Demikian diungkapkan politisi PDI Perjuangan Effendi Simbolon dalam diskusi bertajuk 'Ketika Wartawan Membingkai Konflik' dalam peluncuran buku Di Tepi Amu Darya karya Pemimpin Umum
RMOL Network Teguh Santosa di Media Center DPR RI, Jakarta, Kamis (20/12).
"Gue karena gue Kristen saja, coba kalau gue Islam, gue nyalon jadi presiden. Gampang saja jadi presiden ternyata cuma modal masuk-masuk pasar ternyata. Kupikir susah-susah amat," jelasnya.
Untuk menjadi pemimpin di Indonesia, seorang capres juga tidak perlu jasmani yang sehat. Yang penting adalah blusukan dan mau turun ke parit atau got. Perawakan dari capres pun harus sedikit lusuh alias kucel.

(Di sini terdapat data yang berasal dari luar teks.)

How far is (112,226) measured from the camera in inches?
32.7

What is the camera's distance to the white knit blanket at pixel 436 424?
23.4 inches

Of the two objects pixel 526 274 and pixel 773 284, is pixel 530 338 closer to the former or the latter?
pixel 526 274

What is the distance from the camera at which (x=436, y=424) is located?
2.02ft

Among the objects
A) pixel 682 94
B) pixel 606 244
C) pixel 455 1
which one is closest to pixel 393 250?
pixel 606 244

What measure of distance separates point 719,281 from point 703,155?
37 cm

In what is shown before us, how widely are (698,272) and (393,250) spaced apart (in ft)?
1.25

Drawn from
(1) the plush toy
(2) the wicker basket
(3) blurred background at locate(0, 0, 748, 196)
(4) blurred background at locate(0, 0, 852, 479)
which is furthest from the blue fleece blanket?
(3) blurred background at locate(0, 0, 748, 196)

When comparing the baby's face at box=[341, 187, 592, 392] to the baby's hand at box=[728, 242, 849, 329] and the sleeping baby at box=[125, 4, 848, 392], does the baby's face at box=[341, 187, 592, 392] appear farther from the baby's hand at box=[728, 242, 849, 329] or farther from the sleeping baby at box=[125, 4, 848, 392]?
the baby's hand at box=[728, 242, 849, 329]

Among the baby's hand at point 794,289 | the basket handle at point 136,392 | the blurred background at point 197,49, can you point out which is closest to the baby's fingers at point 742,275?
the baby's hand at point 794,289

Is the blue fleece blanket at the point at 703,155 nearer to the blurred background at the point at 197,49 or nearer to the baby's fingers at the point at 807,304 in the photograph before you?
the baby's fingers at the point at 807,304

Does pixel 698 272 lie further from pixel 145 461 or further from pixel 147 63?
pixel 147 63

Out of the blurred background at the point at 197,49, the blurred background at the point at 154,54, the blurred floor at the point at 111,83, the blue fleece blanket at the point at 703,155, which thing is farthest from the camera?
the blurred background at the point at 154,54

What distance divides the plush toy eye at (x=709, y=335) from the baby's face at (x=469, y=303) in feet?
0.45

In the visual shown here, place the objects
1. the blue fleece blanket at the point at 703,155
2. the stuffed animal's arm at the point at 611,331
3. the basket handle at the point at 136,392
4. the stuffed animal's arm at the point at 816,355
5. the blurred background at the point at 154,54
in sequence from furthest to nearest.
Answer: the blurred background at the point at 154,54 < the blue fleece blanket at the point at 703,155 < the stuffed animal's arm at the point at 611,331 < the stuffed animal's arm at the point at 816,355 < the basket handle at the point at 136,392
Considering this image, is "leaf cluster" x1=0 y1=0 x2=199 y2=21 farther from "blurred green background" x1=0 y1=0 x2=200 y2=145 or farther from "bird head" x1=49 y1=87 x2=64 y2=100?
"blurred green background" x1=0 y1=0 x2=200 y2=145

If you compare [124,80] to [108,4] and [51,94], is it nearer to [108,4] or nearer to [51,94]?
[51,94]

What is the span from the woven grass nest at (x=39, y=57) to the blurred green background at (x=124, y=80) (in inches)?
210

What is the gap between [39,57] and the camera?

"Apa susahnya cuma masuk pasar. Seratus pasar gue sehari datangi, bukan cuma satu dua. Kalau perlu belum buka gue gedor, mana lu. Bukan cuma masuk ke got, gue masuk tiarap sampai ke ujung. Lu juga rugi jadi wartawan, capres sajalah. Tinggal atur ada wartawan di ujung, ada voorijder," papar Effendi yang juga anggota Komisi I DPR.